2. Evaluate the performance of your attack on non-private logistic regression models trained on a subset of the training set. Investigate how the performance varies with the size of the training set and the regularization parameter.
3. Study the effectiveness of the DP-ERM approach implemented in Question 2 to mitigate the effectiveness of the membership inference attack.

## Bonus Question 1 (objective perturbation)

Beyond output perturbation, the work of [Chaudhuri et al. (2011)](https://www.jmlr.org/papers/volume12/chaudhuri11a/chaudhuri11a.pdf) introduces a DP-ERM algorithm based on *objective perturbation*. Implement this algorithm for $\ell_2$-regularized regression and compare the results with those of output perturbation.

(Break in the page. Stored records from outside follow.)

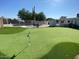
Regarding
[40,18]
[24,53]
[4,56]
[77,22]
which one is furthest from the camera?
[40,18]

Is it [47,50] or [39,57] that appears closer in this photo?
[39,57]

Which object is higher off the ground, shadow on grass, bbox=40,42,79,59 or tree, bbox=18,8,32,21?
tree, bbox=18,8,32,21

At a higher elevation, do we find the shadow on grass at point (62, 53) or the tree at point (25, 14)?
the tree at point (25, 14)

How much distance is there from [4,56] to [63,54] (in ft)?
10.5

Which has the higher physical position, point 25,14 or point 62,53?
point 25,14

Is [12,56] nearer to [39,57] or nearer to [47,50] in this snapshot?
[39,57]

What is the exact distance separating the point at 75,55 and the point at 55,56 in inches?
42.5

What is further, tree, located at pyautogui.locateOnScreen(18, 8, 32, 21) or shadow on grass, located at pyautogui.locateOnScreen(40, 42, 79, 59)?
tree, located at pyautogui.locateOnScreen(18, 8, 32, 21)

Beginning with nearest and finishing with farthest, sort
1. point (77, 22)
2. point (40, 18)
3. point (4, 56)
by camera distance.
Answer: point (4, 56)
point (77, 22)
point (40, 18)

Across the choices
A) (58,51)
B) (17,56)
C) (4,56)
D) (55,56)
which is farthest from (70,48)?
(4,56)

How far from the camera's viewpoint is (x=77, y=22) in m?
36.3

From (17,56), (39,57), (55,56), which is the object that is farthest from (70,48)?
(17,56)

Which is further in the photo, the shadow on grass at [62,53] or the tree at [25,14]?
the tree at [25,14]

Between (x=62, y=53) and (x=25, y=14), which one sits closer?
(x=62, y=53)
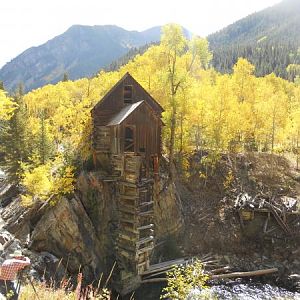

To optimize the perturbed objective, you may use a solver from `scipy.optimize.minimize` (such as L-BFGS, which is used by default by scikit-learn to fit logistic regression). You will need to implement a function that computes the objective value and the gradient at a given point: for this, you can adapt [the one used in scikit-learn for the non-perturbed objective](https://github.com/scikit-learn/scikit-learn/blob/0fb307bf39bbdacd6ed713c00724f8f871d60370/sklearn/linear_model/_logistic.py#L84).

## Bonus Question 2 (inference attacks on richer models)

Membership inference attacks are especially effective on expressive models.

1. Evaluate the performance of your membership inference attack on models richer than $\ell_2$-regularized logistic regression, such as kernel SVM, random forests and neural networks (multi-layer perceptrons).
2. Compute the empirical sensitivity of these models as done in Question 2. Compare the results across the different families of models. Is (empirical) sensitivity a good indicator of whether a model is prone to membership inference attacks?

## Bonus Question 3 (more realistic membership inference attacks)

The membership inference attack implemented so far relies on two strong assumptions: "white-box" access to the target model and above all access to a separate dataset that follows the same distribution as the training data. This is unlikely to be the case in practice. Membership inference attacks of the literature aim to lift these assumptions by only relying on "black-box" access to the target model (where the attacker can only query the model without access to its parameters) and no additional data, see for instance the work of [Shokri et al. (2017)](https://www.cs.cornell.edu/~shmat/shmat_oak17.pdf).

Using ideas from the literature (such as those in the paper above), implement a more realistic membership inference attack and evaluate its performance.